User 677b9c22ff
04-11-2008 19:35:08
HI,
i tested all stereoisomers from an
inositol OC1C(O)C(O)C(OC2C(O)C(O)C(O)C(O)C2O)C(O)C1O and got 532. The
number is wrong and lower (528), I will open a ticket for that later.
If I calculate the names with cxcalc name inositols-532.smi I get:
Code: |
O[C@H]1[C@@H](O)[C@@H](O)[C@@H](O[C@H]2[C@@H](O)[C@H](O)[C@H](O)[C@@H](O)[C@H]2O)[C@H](O)[C@@H]1O
O[C@H]1[C@@H](O)[C@@H](O)[C@H](O[C@H]2[C@@H](O)[C@H](O)[C@H](O)[C@@H](O)[C@H]2O)[C@H](O)[C@@H]1O
|
Code: |
527 (1R,2R,4R,5R)-6-{[(1S,2R,3R,4S,5R,6S)-2,3,4,5,6-pentahydroxycyclohexyl]oxy}cyclohexane-1,2,3,4,5-pentol
528 (1R,2R,4R,5R)-6-{[(1S,2R,3R,4S,5R,6S)-2,3,4,5,6-pentahydroxycyclohexyl]oxy}cyclohexane-1,2,3,4,5-pentol
|
which is the same name (possible if the name algo is a strong canonizer).
But in Marvin 5.0.1 (which has confirmed stereogen issues) I get
different names:
Code: |
Preferred IUPAC Name = (1R,2R,3S,4R,5S,6S)-6-{[(2R,3R,5R,6R)-2,3,4,5,6-
pentahydroxycyclohexyl]oxy}cyclohexane-1,2,3,4,5-
pentol
Preferred IUPAC Name = (1R,2R,4R,5R)-6-{[(1S,2R,3R,4S,5R,6S)-2,3,4,5,6-
pentahydroxycyclohexyl]oxy}cyclohexane-1,2,3,4,5-
pentol
|
I also checked different options (single mode , non IUPAC) etc.
But cxcalc generates different names.
I attached two files, one with the smiles and one with the generated names.
Tobias
ChemAxon e7b9408ca1
05-11-2008 14:25:13
Dear Tobias,
As far as I can see the situation is as follows.
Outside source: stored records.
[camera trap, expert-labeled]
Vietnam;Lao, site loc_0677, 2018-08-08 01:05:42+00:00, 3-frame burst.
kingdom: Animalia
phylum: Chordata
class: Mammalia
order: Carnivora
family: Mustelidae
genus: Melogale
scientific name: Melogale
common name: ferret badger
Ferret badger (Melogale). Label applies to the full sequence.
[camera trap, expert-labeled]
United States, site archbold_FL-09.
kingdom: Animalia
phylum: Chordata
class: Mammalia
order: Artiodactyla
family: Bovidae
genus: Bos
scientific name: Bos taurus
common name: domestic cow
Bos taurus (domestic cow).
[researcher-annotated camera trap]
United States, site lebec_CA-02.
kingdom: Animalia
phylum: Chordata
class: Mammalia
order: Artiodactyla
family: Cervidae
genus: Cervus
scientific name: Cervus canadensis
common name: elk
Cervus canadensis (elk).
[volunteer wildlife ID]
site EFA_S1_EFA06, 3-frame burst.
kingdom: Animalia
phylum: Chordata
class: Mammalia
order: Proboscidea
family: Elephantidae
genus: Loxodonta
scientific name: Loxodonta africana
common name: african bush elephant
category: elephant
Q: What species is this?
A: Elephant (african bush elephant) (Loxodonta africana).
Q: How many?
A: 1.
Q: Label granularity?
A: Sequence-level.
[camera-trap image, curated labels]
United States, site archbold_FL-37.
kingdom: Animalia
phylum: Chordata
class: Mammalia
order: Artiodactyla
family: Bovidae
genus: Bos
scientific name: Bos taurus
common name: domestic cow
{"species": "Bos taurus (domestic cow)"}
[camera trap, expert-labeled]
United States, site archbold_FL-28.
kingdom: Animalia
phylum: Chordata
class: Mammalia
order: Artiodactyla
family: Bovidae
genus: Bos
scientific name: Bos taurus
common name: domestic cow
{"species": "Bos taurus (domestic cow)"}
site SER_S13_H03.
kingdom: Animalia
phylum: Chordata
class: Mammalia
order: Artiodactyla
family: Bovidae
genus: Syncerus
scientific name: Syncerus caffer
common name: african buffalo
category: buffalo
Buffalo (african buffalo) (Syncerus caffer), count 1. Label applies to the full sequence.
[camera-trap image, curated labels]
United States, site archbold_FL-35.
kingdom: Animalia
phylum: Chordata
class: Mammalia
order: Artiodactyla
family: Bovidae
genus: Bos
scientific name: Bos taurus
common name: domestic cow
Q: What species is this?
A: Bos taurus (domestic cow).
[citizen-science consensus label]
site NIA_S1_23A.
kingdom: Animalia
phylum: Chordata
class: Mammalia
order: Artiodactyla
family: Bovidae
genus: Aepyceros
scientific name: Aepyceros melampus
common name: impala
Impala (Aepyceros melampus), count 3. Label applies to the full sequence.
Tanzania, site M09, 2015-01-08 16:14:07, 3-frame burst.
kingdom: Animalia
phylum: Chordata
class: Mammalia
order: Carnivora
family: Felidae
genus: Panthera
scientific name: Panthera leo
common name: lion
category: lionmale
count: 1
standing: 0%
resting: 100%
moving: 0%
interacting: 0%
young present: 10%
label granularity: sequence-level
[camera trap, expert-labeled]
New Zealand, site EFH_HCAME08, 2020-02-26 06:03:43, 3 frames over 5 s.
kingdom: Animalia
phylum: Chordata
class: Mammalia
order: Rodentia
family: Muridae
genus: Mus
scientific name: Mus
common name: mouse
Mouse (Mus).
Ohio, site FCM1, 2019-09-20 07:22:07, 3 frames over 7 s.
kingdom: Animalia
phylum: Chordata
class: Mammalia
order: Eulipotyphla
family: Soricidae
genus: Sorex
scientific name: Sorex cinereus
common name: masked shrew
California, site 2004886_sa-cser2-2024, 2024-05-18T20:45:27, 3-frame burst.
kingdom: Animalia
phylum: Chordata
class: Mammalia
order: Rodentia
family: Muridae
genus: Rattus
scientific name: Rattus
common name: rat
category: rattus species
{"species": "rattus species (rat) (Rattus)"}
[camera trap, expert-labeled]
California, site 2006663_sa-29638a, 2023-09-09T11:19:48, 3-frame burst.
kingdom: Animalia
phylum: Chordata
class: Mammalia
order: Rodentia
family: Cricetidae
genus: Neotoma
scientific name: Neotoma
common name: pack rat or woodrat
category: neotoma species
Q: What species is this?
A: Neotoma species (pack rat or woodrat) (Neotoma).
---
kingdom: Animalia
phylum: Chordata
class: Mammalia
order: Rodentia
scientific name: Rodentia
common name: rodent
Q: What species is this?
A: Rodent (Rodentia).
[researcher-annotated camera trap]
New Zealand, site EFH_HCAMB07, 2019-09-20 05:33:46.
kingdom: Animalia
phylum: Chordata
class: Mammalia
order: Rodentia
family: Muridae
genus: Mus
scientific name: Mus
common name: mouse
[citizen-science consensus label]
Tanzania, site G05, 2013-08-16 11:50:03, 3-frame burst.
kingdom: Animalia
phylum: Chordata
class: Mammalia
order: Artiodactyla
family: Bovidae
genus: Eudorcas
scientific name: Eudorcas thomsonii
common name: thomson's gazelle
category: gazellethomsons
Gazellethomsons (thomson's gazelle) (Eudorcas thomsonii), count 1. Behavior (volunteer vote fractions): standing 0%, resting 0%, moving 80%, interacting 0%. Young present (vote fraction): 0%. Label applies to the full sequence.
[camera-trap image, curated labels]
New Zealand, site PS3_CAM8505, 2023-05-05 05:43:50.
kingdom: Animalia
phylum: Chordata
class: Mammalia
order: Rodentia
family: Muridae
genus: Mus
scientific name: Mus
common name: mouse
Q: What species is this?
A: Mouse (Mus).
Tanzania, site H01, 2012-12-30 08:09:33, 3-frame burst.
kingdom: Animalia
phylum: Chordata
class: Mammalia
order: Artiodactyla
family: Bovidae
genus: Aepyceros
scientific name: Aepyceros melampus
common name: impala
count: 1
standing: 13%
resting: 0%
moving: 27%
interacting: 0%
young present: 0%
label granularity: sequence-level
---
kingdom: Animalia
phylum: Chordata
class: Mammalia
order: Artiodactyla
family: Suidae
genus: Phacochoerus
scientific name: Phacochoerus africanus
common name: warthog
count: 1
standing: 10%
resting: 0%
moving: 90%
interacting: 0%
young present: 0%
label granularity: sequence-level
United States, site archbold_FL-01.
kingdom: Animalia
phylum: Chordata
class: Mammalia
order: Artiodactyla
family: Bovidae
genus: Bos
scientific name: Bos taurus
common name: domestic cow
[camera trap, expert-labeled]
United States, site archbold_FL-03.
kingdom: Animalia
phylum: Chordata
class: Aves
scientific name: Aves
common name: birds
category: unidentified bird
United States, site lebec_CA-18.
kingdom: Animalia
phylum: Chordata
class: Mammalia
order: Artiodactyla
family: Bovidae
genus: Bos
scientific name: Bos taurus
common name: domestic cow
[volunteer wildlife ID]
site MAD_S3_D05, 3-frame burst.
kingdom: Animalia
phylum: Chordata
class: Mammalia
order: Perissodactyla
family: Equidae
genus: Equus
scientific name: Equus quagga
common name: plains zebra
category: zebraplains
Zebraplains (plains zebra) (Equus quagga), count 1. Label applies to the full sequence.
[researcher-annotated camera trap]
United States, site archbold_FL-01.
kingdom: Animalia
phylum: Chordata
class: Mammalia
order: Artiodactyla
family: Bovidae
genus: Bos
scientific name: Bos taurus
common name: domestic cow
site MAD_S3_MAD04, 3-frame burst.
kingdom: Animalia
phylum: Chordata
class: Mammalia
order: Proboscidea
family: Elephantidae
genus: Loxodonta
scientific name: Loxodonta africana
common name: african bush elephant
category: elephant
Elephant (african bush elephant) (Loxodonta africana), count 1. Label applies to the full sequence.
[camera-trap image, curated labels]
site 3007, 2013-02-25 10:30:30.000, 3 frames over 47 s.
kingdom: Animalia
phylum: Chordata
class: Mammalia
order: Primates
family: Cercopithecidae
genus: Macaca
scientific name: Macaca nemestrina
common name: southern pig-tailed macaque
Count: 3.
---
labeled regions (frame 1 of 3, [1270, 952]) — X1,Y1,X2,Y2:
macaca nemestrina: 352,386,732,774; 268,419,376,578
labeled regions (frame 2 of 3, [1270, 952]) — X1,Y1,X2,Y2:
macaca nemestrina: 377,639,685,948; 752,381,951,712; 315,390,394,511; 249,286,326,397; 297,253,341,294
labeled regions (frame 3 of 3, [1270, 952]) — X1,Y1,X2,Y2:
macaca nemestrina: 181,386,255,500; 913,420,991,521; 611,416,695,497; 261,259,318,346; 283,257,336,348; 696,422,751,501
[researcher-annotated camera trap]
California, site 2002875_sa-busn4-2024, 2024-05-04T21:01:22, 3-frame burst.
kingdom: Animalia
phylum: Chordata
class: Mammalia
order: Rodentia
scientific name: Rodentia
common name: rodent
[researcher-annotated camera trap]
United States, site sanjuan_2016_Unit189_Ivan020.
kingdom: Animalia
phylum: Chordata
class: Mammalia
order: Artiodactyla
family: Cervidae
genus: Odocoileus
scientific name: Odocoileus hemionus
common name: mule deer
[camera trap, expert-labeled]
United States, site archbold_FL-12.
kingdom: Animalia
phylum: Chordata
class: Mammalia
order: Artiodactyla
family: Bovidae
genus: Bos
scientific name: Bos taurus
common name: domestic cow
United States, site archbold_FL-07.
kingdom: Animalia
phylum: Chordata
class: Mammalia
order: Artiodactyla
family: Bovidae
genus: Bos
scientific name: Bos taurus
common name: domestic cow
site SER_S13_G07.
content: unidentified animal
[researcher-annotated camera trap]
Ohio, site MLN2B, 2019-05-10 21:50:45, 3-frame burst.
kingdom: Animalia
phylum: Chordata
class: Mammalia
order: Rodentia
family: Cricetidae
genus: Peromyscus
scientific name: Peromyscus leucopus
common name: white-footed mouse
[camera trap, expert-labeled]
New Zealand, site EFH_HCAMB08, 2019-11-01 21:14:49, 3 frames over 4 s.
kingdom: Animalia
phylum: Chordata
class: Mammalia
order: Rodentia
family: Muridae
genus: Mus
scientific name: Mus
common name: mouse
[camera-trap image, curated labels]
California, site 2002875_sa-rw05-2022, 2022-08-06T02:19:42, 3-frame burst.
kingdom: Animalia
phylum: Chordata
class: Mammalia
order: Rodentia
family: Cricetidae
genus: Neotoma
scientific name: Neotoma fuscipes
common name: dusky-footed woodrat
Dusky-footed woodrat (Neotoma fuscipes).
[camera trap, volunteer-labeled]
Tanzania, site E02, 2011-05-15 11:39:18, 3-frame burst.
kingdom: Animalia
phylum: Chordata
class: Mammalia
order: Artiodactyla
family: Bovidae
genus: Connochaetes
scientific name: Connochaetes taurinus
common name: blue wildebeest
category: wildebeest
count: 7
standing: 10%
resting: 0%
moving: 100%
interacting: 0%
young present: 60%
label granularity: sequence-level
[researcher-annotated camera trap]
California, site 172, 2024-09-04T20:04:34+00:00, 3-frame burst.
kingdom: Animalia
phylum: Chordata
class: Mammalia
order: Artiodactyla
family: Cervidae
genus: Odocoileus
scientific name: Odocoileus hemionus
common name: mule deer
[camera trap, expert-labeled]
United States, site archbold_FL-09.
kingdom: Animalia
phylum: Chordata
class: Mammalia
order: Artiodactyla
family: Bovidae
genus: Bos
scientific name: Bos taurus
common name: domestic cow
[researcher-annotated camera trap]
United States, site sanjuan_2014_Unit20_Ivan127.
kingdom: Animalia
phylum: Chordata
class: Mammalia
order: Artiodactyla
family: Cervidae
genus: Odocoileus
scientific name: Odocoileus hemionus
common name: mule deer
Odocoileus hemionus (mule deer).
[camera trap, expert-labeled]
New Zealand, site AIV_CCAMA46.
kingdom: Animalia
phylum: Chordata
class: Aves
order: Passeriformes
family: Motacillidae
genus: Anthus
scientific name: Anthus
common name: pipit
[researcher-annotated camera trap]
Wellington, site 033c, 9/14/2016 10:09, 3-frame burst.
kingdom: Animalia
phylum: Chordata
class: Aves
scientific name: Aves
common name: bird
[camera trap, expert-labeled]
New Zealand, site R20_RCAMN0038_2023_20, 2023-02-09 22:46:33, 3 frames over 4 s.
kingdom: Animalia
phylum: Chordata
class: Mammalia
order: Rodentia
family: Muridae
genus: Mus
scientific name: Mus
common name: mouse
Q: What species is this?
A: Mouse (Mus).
The molecules are the same, in particular they have the same chirality, they are just represented differently. Both names generated by Marvin 5.0 are correct (they depend on which cycle is chosen to be the parent). For implementation reasons, Marvin 5.1 generates the same name in both cases.
In general, do not expect that the "same" molecule will be given only one name. The IUPAC standard specifically makes several names acceptable is countless cases. There is a draft specification from IUPAC that tries to assign a preferred name is such cases, but
1. it is only a draft
2. it does not cover all cases (yet). For instance I could not find any rule saying which of those two names is preferred.
Is this satisfactory?
User 677b9c22ff
05-11-2008 18:12:50
Hi Daniel,
The substances are
not the same, this is a (possibly severe) error in the naming algorithm. See also
Inositol naming bug.
Unique SMILES (are different):
O[C@H]1[C@@H](O)[C@@H](O)[C
@@H](O[C@H]2[C@@H](O)[C@H](O)[C@H](O)[C@@H](O)[C@H]2O)[C@H](O)[C@@H]1O
O[C@H]1[C@@H](O)[C@@H](O)[C
@H](O[C@H]2[C@@H](O)[C@H](O)[C@H](O)[C@@H](O)[C@H]2O)[C@H](O)[C@@H]1O
Code: |
cxcalc name "O[C@H]1[C@@H](O)[C@@H](O)[C@@H](O[C@H]2[C@@H](O)[C@H](O)[C@H](O)[C@@H](O)[C@
H]2O)[C@H](O)[C@@H]1O"
id Preferred IUPAC Name
1 (1R,2R,4R,5R)-6-{[(1S,2R,3R,4S,5R,6S)-2,3,4,5,6-pentahydroxycyclohexyl]oxy}cyclohexane-1,2,3,4,5-pentol
cxcalc name "O[C@H]1[C@@H](O)[C@@H](O)[C@H](O[C@H]2[C@@H](O)[C@H](O)[C@H](O)[C@@H](O)[C@
H]2O)[C@H](O)[C@@H]1O"
id Preferred IUPAC Name
1 (1R,2R,4R,5R)-6-{[(1S,2R,3R,4S,5R,6S)-2,3,4,5,6-pentahydroxycyclohexyl]oxy}cyclohexane-1,2,3,4,5-pentol
|
Now from Marvin, after the SMILES are cononized,
the SMILES trings have a different string length,
that means they are not the same.
However now the names generated are the same.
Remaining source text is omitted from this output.